Karina a été opérée le 18 novembre, et elle était tout excitée d’être éveillée pendant l’opération. « J’ai pu voir l’intérieur d’une salle d’opération pour la première fois de ma vie, dit-elle. C’était passionnant. Je me suis sentie comme dans la série “Dre Grey, leçons d’anatomie” ». Pendant l’opération, le Dr Daniel a fait un petit trou sur le côté de la tête de Karina, puis il a inséré une vis dans son crâne. Au cours du prochain mois, la vis va fusionner avec l’os et les médecins pourront terminer l’intervention en y fixant un petit microphone externe qui transportera les vibrations à travers l’implant et le long de son crâne. « Elle pourra alors capter et traiter les sons par son oreille gauche », explique le Dr Daniel.

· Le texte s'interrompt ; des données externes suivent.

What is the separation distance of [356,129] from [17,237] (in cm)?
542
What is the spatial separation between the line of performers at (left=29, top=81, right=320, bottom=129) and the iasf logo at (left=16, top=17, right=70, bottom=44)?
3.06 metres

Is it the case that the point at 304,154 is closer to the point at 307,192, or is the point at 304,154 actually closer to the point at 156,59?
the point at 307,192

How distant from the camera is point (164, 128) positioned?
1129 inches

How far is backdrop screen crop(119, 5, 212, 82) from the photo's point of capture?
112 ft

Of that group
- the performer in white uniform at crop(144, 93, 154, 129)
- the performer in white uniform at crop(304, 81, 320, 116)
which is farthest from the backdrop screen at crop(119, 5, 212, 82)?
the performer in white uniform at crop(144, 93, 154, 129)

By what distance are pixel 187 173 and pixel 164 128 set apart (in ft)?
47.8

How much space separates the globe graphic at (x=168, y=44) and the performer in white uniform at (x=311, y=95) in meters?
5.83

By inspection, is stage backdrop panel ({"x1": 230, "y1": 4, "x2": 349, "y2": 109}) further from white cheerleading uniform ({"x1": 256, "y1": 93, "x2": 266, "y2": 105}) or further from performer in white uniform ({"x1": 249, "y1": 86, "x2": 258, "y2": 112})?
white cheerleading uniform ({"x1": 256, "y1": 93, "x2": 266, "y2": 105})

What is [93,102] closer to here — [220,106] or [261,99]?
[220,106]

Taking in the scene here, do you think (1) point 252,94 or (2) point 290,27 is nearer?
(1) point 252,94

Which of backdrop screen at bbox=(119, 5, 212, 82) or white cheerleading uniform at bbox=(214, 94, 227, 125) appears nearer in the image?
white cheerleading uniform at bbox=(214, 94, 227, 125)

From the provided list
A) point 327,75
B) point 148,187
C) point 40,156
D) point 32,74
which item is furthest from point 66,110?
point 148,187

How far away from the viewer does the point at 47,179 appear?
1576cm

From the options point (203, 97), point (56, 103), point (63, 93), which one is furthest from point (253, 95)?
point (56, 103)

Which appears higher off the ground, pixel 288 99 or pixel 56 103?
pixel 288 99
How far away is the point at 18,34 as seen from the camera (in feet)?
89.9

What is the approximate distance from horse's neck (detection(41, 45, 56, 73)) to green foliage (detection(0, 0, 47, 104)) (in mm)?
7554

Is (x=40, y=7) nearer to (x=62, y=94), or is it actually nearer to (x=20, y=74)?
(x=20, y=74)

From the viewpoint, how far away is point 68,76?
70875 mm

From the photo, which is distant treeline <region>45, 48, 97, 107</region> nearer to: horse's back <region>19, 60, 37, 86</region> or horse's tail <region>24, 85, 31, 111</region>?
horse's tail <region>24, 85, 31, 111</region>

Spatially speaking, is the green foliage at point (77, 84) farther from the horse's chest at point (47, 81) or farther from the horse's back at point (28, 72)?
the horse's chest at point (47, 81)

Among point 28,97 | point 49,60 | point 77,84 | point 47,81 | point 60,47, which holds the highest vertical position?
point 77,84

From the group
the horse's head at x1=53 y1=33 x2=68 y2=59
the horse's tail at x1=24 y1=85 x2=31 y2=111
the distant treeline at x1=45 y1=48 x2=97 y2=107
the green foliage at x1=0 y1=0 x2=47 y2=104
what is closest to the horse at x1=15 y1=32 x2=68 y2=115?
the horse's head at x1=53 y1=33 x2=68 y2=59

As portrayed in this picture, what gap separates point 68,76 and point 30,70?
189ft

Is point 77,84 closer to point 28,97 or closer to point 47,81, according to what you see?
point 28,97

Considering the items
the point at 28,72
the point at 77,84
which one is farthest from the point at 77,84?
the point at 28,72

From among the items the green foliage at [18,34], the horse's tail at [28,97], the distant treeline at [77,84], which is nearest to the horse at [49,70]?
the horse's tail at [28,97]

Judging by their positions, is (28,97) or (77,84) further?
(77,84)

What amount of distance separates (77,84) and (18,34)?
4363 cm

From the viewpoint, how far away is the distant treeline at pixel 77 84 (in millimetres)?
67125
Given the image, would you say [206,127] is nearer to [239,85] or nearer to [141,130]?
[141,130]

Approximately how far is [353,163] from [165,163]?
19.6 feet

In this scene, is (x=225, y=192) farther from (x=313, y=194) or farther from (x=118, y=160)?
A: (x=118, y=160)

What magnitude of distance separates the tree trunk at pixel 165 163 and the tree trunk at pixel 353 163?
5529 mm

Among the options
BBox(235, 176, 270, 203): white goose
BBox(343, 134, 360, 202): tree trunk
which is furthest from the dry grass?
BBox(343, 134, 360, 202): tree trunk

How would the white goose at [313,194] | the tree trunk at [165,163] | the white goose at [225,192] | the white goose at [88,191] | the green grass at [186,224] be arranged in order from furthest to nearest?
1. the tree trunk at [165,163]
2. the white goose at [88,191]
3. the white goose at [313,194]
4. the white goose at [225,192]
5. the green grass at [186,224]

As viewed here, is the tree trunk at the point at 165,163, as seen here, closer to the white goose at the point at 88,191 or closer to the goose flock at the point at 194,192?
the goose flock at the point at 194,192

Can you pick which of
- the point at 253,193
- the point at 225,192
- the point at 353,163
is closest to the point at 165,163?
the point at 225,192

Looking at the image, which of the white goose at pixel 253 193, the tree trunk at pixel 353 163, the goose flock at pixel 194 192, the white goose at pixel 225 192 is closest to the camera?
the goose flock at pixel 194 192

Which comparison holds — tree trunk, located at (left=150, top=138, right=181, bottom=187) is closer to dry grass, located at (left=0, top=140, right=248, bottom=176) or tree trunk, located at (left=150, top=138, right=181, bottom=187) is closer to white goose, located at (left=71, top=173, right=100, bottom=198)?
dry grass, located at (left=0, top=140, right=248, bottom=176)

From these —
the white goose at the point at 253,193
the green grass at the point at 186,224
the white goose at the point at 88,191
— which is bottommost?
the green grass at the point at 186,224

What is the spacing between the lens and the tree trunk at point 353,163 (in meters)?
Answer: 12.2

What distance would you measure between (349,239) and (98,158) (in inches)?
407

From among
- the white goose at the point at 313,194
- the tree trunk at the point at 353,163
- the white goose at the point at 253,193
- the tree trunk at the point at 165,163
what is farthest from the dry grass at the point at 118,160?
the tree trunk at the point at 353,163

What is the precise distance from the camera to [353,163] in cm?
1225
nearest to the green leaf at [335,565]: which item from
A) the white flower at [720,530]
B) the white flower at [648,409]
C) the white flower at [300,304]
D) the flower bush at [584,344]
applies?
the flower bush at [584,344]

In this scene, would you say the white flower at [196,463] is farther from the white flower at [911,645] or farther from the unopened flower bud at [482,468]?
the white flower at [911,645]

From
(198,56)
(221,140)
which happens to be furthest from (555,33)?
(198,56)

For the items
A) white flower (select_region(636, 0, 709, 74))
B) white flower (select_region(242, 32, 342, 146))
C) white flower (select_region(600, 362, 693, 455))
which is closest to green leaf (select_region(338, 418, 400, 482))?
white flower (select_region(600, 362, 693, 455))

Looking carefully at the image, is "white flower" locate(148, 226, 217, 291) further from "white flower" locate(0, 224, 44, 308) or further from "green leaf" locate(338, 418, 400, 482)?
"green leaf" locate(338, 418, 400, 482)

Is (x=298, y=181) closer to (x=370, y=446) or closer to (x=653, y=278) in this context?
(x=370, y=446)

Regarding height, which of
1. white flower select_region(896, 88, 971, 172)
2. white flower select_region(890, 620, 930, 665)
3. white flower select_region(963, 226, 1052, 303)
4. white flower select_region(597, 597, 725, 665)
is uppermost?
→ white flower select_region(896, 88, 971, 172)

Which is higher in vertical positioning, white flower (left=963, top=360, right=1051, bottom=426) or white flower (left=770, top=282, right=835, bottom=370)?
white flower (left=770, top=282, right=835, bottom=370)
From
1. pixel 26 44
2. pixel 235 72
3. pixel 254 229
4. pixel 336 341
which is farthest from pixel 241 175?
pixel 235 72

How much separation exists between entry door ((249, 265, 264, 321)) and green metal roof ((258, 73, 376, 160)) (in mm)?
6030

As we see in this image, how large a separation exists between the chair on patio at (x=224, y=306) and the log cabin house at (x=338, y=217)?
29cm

Stacey et François sont très fiers de leur fille et de sa décision de subir l’opération. « Karina a lu tout ce qu’elle a trouvé sur cette intervention et elle a pris la décision de recevoir l’implant, expliquent-ils. Nous ne pouvons pas imaginer ce qu’on peut ressentir quand le silence fait place au son. » Évidemment, l’opération veut aussi dire que certaines choses vont changer dans la maison pour Karina. « Je suppose que je ne pourrai plus utiliser ma surdité comme excuse pour me sauver des corvées », déclare-t-elle en riant.